__Given request__. Reproduce each of the following lines verbatim, without alteration.

Dataset items

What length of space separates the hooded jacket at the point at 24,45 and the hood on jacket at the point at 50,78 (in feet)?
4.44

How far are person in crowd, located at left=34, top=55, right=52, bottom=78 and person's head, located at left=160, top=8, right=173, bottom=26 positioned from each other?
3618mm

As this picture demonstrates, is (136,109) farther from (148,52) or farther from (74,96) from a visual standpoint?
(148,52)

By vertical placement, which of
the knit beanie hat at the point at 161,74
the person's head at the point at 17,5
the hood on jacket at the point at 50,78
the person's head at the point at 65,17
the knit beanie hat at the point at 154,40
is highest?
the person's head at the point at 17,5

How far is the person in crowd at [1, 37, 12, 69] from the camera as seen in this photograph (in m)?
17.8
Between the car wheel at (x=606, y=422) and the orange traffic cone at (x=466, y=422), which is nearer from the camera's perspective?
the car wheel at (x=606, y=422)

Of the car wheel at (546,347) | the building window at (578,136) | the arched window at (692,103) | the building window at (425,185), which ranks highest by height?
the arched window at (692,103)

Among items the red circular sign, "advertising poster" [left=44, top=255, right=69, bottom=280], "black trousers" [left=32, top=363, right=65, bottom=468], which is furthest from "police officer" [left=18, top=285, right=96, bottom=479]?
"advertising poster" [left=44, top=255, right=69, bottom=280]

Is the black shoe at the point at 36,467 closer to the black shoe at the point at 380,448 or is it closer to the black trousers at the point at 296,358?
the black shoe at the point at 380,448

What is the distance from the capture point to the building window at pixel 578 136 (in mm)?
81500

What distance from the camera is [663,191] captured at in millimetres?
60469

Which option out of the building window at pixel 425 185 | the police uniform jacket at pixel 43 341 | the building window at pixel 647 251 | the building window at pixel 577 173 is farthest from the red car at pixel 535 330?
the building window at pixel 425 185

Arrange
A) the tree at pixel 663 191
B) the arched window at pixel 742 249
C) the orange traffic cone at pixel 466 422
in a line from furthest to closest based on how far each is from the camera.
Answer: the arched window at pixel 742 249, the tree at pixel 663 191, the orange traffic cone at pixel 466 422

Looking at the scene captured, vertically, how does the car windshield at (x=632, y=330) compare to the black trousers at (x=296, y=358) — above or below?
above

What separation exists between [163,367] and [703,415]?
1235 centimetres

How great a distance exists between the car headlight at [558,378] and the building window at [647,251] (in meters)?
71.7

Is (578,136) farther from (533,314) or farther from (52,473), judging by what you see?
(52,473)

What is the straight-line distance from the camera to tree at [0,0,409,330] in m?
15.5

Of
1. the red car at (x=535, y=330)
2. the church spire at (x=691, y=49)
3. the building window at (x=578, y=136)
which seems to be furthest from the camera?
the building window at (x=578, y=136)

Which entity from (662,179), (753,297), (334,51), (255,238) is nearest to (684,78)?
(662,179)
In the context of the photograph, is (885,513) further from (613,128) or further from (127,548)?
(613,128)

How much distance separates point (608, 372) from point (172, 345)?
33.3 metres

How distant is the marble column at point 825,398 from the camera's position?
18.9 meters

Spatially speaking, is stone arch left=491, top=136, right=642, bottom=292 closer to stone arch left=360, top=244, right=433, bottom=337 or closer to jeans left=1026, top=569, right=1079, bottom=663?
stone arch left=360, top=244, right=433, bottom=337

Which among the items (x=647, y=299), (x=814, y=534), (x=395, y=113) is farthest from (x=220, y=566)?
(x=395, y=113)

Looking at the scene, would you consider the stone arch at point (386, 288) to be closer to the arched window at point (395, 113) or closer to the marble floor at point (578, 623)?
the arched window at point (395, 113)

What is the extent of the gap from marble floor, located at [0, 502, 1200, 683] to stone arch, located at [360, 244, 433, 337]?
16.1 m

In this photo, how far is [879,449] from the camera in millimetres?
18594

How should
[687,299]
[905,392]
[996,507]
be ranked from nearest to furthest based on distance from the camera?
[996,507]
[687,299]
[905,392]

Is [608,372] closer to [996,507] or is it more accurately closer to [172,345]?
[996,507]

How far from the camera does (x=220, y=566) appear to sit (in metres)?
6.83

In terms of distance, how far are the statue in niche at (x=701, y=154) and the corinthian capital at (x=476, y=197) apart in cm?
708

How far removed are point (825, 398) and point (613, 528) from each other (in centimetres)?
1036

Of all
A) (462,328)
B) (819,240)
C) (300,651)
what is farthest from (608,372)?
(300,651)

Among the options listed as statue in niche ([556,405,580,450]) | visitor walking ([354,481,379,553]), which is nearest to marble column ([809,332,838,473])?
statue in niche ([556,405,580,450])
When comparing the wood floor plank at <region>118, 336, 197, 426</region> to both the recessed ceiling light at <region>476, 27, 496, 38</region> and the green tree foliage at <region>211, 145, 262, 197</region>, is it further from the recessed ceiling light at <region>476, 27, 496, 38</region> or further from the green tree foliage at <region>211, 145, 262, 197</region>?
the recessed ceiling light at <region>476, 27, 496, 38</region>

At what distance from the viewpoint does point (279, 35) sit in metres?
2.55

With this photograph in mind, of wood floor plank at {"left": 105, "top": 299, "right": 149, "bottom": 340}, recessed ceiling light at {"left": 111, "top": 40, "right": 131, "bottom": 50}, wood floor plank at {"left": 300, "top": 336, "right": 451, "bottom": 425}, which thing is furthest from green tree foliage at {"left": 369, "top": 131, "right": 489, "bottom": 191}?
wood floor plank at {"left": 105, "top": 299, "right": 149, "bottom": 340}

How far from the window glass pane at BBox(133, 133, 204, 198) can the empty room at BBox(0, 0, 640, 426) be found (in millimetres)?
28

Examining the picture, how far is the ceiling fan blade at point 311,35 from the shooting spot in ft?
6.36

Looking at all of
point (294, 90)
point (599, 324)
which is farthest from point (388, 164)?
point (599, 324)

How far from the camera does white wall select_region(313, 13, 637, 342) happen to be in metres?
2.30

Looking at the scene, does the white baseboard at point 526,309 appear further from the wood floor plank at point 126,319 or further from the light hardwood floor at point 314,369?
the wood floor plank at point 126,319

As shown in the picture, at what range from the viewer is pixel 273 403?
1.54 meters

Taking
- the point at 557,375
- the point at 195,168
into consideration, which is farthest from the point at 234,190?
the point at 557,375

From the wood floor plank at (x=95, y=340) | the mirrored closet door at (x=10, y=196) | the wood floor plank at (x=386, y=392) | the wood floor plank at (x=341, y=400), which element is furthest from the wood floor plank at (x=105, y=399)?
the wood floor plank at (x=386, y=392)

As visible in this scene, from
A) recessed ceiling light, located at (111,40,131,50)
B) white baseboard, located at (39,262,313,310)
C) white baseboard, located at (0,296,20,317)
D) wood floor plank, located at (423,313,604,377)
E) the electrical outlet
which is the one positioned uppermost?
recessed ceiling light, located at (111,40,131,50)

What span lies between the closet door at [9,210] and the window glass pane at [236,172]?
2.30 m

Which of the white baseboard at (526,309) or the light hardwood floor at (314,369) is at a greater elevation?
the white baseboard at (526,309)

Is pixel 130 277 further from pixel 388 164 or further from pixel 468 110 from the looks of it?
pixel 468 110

__The result__.
What length of space separates the hooded jacket at the point at 24,45 and the hood on jacket at the point at 50,78 (in feet)?
4.44

How far are person in crowd, located at left=34, top=55, right=52, bottom=78 and person's head, located at left=160, top=8, right=173, bottom=26 positioned from each other?
3618mm

As this picture demonstrates, is (136,109) farther from (148,52) or farther from (74,96) from a visual standpoint?
(148,52)

By vertical placement, which of
the knit beanie hat at the point at 161,74
the person's head at the point at 17,5
the hood on jacket at the point at 50,78
the person's head at the point at 65,17
the knit beanie hat at the point at 154,40
is highest?
the person's head at the point at 17,5

How far is the person in crowd at [1, 37, 12, 69] from the camera as seen in this photograph (in m)?
17.8
Between the car wheel at (x=606, y=422) and the orange traffic cone at (x=466, y=422), which is nearer from the camera's perspective?
the car wheel at (x=606, y=422)

Of the car wheel at (546,347) | the building window at (578,136) | the arched window at (692,103) | the building window at (425,185), which ranks highest by height?
the arched window at (692,103)

Among items the red circular sign, "advertising poster" [left=44, top=255, right=69, bottom=280], "black trousers" [left=32, top=363, right=65, bottom=468], which is furthest from "police officer" [left=18, top=285, right=96, bottom=479]?
"advertising poster" [left=44, top=255, right=69, bottom=280]

Is the black shoe at the point at 36,467 closer to the black shoe at the point at 380,448 or is it closer to the black trousers at the point at 296,358?
the black shoe at the point at 380,448

What is the distance from the capture point to the building window at pixel 578 136 (in mm)?
81500

What distance from the camera is [663,191] captured at in millimetres?
60469

Which option out of the building window at pixel 425 185 | the police uniform jacket at pixel 43 341 | the building window at pixel 647 251 | the building window at pixel 577 173 is farthest from the red car at pixel 535 330?
the building window at pixel 425 185

Arrange
A) the tree at pixel 663 191
B) the arched window at pixel 742 249
C) the orange traffic cone at pixel 466 422
in a line from furthest to closest based on how far each is from the camera.
Answer: the arched window at pixel 742 249, the tree at pixel 663 191, the orange traffic cone at pixel 466 422

Looking at the scene captured, vertically, how does the car windshield at (x=632, y=330) compare to the black trousers at (x=296, y=358) — above or below?
above

What separation exists between [163,367] and [703,415]?
1235 centimetres

How great a distance exists between the car headlight at [558,378] and the building window at [647,251] (in meters)?
71.7

Is (578,136) farther from (533,314) or farther from (52,473), judging by what you see?
(52,473)

What is the straight-line distance from the camera to tree at [0,0,409,330] in m?
15.5

Of
1. the red car at (x=535, y=330)
2. the church spire at (x=691, y=49)
3. the building window at (x=578, y=136)
which seems to be furthest from the camera?
the building window at (x=578, y=136)

Which entity from (662,179), (753,297), (334,51), (255,238) is nearest to (684,78)?
(662,179)
In the context of the photograph, is (885,513) further from (613,128) or further from (127,548)?
(613,128)

How much distance separates point (608, 372) from point (172, 345)?
33.3 metres

How distant is the marble column at point 825,398 from the camera's position?
18.9 meters

Spatially speaking, is stone arch left=491, top=136, right=642, bottom=292 closer to stone arch left=360, top=244, right=433, bottom=337 or closer to jeans left=1026, top=569, right=1079, bottom=663?
stone arch left=360, top=244, right=433, bottom=337

Which among the items (x=647, y=299), (x=814, y=534), (x=395, y=113) is farthest from (x=220, y=566)?
(x=395, y=113)

Looking at the scene, would you consider the stone arch at point (386, 288) to be closer to the arched window at point (395, 113) or closer to the marble floor at point (578, 623)?
the arched window at point (395, 113)

What is the extent of the gap from marble floor, located at [0, 502, 1200, 683] to stone arch, located at [360, 244, 433, 337]?
16.1 m

In this photo, how far is [879,449] from the camera in millimetres?
18594

How should
[687,299]
[905,392]
[996,507]
be ranked from nearest to furthest based on distance from the camera?
[996,507]
[687,299]
[905,392]

Is [608,372] closer to [996,507] or is it more accurately closer to [172,345]?
[996,507]

How far from the camera does (x=220, y=566) appear to sit (in metres)?
6.83

In terms of distance, how far are the statue in niche at (x=701, y=154) and the corinthian capital at (x=476, y=197) apart in cm?
708

How far removed are point (825, 398) and point (613, 528) from each other (in centimetres)?
1036

Of all
A) (462,328)
B) (819,240)
C) (300,651)
what is farthest from (608,372)?
(300,651)

Among the options listed as statue in niche ([556,405,580,450]) | visitor walking ([354,481,379,553]), which is nearest to marble column ([809,332,838,473])?
statue in niche ([556,405,580,450])
When comparing the wood floor plank at <region>118, 336, 197, 426</region> to both the recessed ceiling light at <region>476, 27, 496, 38</region> and the green tree foliage at <region>211, 145, 262, 197</region>, is it further from the recessed ceiling light at <region>476, 27, 496, 38</region> or further from the green tree foliage at <region>211, 145, 262, 197</region>?
the recessed ceiling light at <region>476, 27, 496, 38</region>

At what distance from the viewpoint does point (279, 35) sit in metres?
2.55

With this photograph in mind, of wood floor plank at {"left": 105, "top": 299, "right": 149, "bottom": 340}, recessed ceiling light at {"left": 111, "top": 40, "right": 131, "bottom": 50}, wood floor plank at {"left": 300, "top": 336, "right": 451, "bottom": 425}, which thing is furthest from green tree foliage at {"left": 369, "top": 131, "right": 489, "bottom": 191}?
wood floor plank at {"left": 105, "top": 299, "right": 149, "bottom": 340}

How far from the window glass pane at BBox(133, 133, 204, 198) can the empty room at BBox(0, 0, 640, 426) be found (in millimetres)?
28

Examining the picture, how far is the ceiling fan blade at point 311,35 from the shooting spot in ft?
6.36

Looking at all of
point (294, 90)
point (599, 324)
which is farthest from point (388, 164)?
point (599, 324)

How far from the camera does white wall select_region(313, 13, 637, 342) happen to be in metres?
2.30

Looking at the scene, does the white baseboard at point 526,309 appear further from the wood floor plank at point 126,319 or further from the light hardwood floor at point 314,369?
the wood floor plank at point 126,319

As shown in the picture, at what range from the viewer is pixel 273 403?
1.54 meters

Taking
- the point at 557,375
- the point at 195,168
into consideration, which is farthest from the point at 234,190?
the point at 557,375

From the wood floor plank at (x=95, y=340) | the mirrored closet door at (x=10, y=196) | the wood floor plank at (x=386, y=392) | the wood floor plank at (x=341, y=400), which element is furthest from the wood floor plank at (x=105, y=399)?
the wood floor plank at (x=386, y=392)

As visible in this scene, from
A) recessed ceiling light, located at (111,40,131,50)
B) white baseboard, located at (39,262,313,310)
C) white baseboard, located at (0,296,20,317)
D) wood floor plank, located at (423,313,604,377)
E) the electrical outlet
which is the one positioned uppermost?
recessed ceiling light, located at (111,40,131,50)

What span lies between the closet door at [9,210] and the window glass pane at [236,172]?
2.30 m

Which of the white baseboard at (526,309) or the light hardwood floor at (314,369) is at a greater elevation?
the white baseboard at (526,309)

Is pixel 130 277 further from pixel 388 164 or further from pixel 468 110 from the looks of it?
pixel 468 110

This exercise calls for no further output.